Given undirected edges and two vertices source, destination, decide if any path connects them.

Inputn=3, edges=[[0,1],[1,2],[2,0]], source=0, destination=2

Outputtrue

0–1–2 or 0–2 directly.

edges (u,v;...)

src

dst

from collections import deque
def valid_path(n, edges, source, destination):
    adj = [[] for _ in range(n)]
    for a, b in edges:
        adj[a].append(b); adj[b].append(a)
    visited = [False] * n
    q = deque([source]); visited[source] = True
    while q:
        u = q.popleft()
        if u == destination: return True
        for v in adj[u]:
            if not visited[v]:
                visited[v] = True; q.append(v)
    return False

function validPath(n, edges, source, destination) {
  const adj = Array.from({length: n}, () => []);
  for (const [a, b] of edges) { adj[a].push(b); adj[b].push(a); }
  const visited = new Array(n).fill(false);
  const q = [source]; visited[source] = true;
  let head = 0;
  while (head < q.length) {
    const u = q[head++];
    if (u === destination) return true;
    for (const v of adj[u]) if (!visited[v]) { visited[v] = true; q.push(v); }
  }
  return false;
}

class Solution {
    public boolean validPath(int n, int[][] edges, int source, int destination) {
        List<List<Integer>> adj = new ArrayList<>();
        for (int i = 0; i < n; i++) adj.add(new ArrayList<>());
        for (int[] e : edges) { adj.get(e[0]).add(e[1]); adj.get(e[1]).add(e[0]); }
        boolean[] visited = new boolean[n];
        Deque<Integer> q = new ArrayDeque<>(); q.add(source); visited[source] = true;
        while (!q.isEmpty()) {
            int u = q.poll();
            if (u == destination) return true;
            for (int v : adj.get(u)) if (!visited[v]) { visited[v] = true; q.add(v); }
        }
        return false;
    }
}

bool validPath(int n, vector<vector<int>>& edges, int source, int destination) {
    vector<vector<int>> adj(n);
    for (auto& e : edges) { adj[e[0]].push_back(e[1]); adj[e[1]].push_back(e[0]); }
    vector<int> visited(n, 0);
    queue<int> q; q.push(source); visited[source] = 1;
    while (!q.empty()) {
        int u = q.front(); q.pop();
        if (u == destination) return true;
        for (int v : adj[u]) if (!visited[v]) { visited[v] = 1; q.push(v); }
    }
    return false;
}

Explanation

We just need to know whether you can walk from the source vertex to the destination vertex along the edges.
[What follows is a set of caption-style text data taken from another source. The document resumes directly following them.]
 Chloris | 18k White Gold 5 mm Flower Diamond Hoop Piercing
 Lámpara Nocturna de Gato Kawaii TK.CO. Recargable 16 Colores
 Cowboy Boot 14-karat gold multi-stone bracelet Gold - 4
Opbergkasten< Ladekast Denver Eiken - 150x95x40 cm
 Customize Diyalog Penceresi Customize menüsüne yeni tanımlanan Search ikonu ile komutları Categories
A plain breadth-first search (BFS) answers exactly that: explore outward from the start and see if we ever land on the target.

First we turn the edge list into an adjacency list adj. Since the graph is undirected, each edge [a, b] is added both ways: adj[a] gets b and adj[b] gets a.

Then we start a queue holding just the source and mark it visited. We repeatedly pop a vertex u; if it equals destination we return true. Otherwise we push every unvisited neighbor and mark it visited so we never revisit a node.

Example: n=3, edges [[0,1],[1,2],[2,0]], source 0, dest 2. From 0 we reach 1 and 2; popping 2 matches the destination, so the answer is true.

If the queue drains without ever reaching the destination, the two vertices are in different connected pieces and we return false. The visited array guarantees each vertex and edge is touched at most once.

Time: O(n+e) Space: O(n)